All of lore.kernel.org
 help / color / mirror / Atom feed
From: Nick Piggin <nickpiggin@yahoo.com.au>
To: Andrew Morton <akpm@osdl.org>
Cc: linux-kernel@vger.kernel.org, linux-mm@kvack.org, mason@suse.com,
	andrea@suse.de, hugh@veritas.com, axboe@suse.de,
	torvalds@osdl.org
Subject: Re: [rfc][patch] remove racy sync_page?
Date: Tue, 30 May 2006 14:13:01 +1000	[thread overview]
Message-ID: <447BC64D.3060706@yahoo.com.au> (raw)
In-Reply-To: <20060529201444.cd89e0d8.akpm@osdl.org>

Andrew Morton wrote:

>On Tue, 30 May 2006 12:54:53 +1000
>Nick Piggin <nickpiggin@yahoo.com.au> wrote:
>
>
>>I guess so. Is plugging still needed now that the IO layer should
>>get larger requests? Disabling it might result in a small initial
>>request (although even that may be good for pipelining)...
>>
>
>Mysterious question, that.  A few years ago I think Jens tried pulling unplugging
>out, but some devices still want it (magneto-optical storage iirc).  And I
>think we did try removing it, and it caused hurt.
>

Would be nice to get rid of it. I guess that's out of the question
for several releases, even if there was no performance problems.

>
>>Otherwise, we could make set_page_dirty_lock use a weird non-unplugging
>>variant
>>
>
>Yes, that would work.  In fact the number of times when direct-io actually
>calls set_page_dirty_lock() is infinitesimal - I had to jump through hoops
>to even test that code.  The speculative
>set-the-page-dirty-before-we-do-the-IO thing is very effective.  So the
>performace impact of making such a change would be nil.

◆ DATASET SECTION
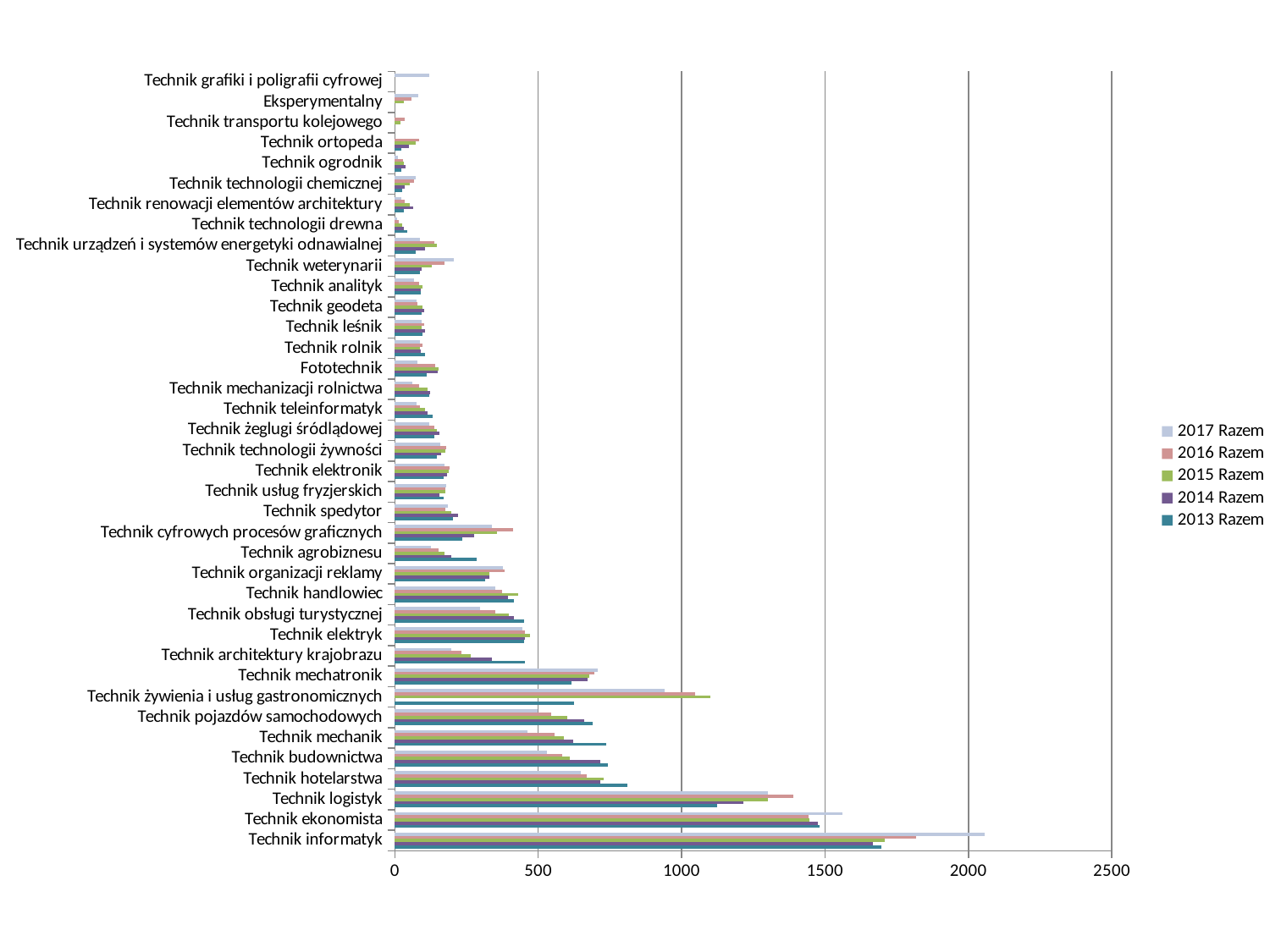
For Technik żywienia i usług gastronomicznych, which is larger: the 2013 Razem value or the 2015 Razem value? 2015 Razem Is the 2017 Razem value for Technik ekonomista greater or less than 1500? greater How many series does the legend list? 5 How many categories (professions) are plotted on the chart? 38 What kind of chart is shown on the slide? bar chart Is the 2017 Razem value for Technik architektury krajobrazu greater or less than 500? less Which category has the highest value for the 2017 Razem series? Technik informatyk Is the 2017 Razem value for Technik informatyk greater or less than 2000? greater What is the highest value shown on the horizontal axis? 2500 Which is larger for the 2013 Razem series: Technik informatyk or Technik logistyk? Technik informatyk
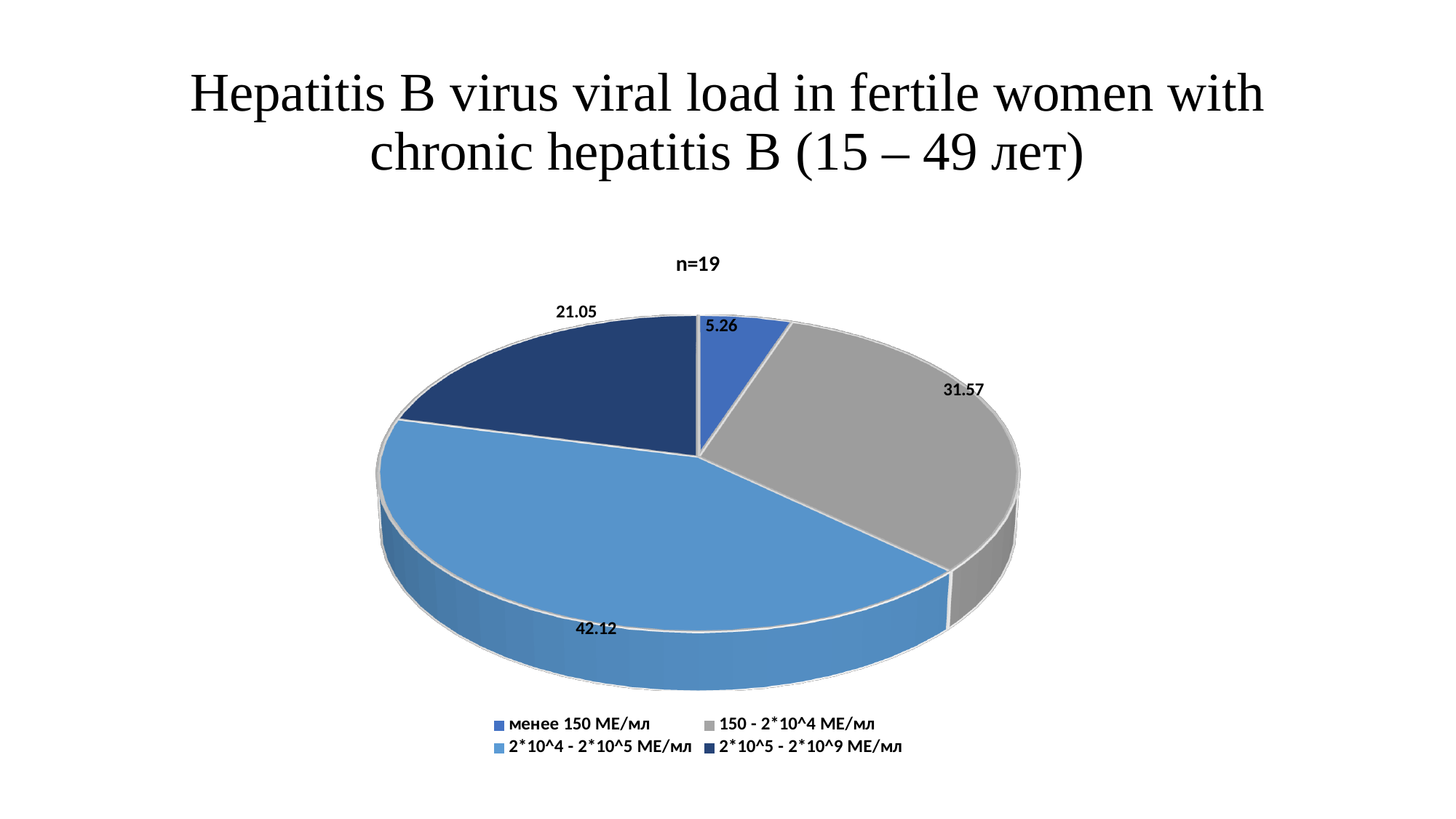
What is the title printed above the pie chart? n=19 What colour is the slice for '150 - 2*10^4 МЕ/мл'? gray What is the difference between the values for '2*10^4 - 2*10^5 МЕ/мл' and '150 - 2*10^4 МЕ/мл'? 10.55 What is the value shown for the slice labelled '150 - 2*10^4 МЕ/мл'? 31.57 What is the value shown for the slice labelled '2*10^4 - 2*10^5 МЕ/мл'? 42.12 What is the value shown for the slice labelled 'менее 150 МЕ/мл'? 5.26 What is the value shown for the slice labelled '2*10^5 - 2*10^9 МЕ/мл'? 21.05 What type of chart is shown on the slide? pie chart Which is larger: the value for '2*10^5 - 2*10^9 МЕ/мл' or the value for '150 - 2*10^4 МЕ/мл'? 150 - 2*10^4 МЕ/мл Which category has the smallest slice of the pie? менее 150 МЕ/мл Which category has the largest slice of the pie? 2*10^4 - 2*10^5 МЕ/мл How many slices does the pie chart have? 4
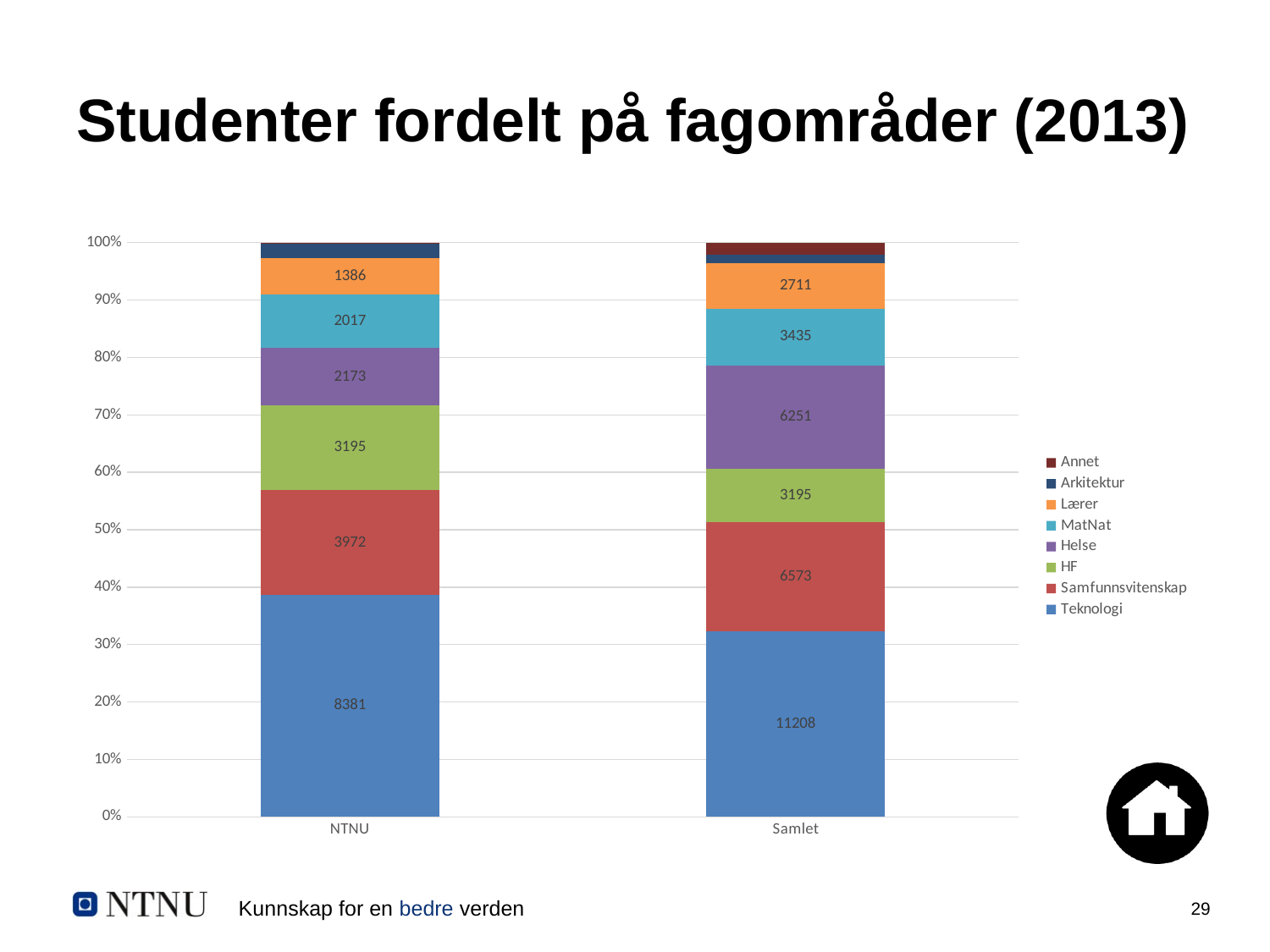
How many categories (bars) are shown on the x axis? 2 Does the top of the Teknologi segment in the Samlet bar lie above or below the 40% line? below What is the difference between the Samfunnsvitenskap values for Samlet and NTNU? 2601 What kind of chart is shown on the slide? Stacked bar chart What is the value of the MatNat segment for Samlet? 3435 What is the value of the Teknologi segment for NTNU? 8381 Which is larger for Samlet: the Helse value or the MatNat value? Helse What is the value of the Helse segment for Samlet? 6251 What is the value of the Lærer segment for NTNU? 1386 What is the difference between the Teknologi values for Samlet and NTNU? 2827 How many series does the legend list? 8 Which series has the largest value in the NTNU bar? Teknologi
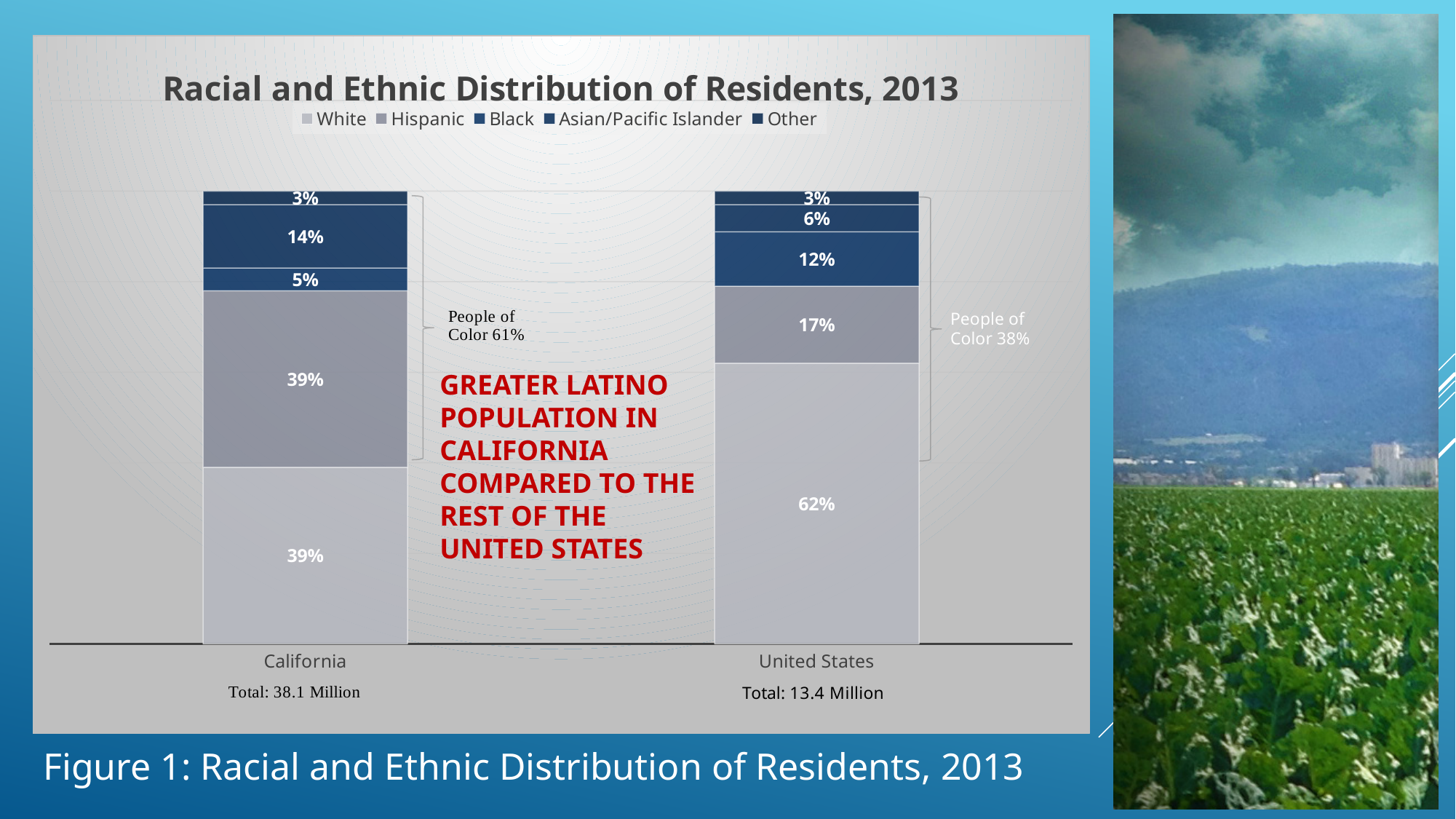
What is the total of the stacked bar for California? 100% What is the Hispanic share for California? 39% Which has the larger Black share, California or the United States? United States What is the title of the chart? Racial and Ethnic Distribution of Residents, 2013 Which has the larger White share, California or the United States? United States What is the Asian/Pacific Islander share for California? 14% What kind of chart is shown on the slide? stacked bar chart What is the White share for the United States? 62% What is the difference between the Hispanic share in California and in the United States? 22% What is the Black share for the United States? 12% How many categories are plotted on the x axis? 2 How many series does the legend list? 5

◆ EXERCISE INSTRUCTIONS
Answer these from the email about removing sync_page:
(a) Which kind of device does Andrew Morton recall still wanting unplugging?
(b) Which function does Nick Piggin suggest could use a non-unplugging variant?
(c) What does Andrew Morton say the performance impact of that change would be?

◆ EXPECTED ANSWER
(a) Magneto-optical storage
(b) set_page_dirty_lock
(c) Nil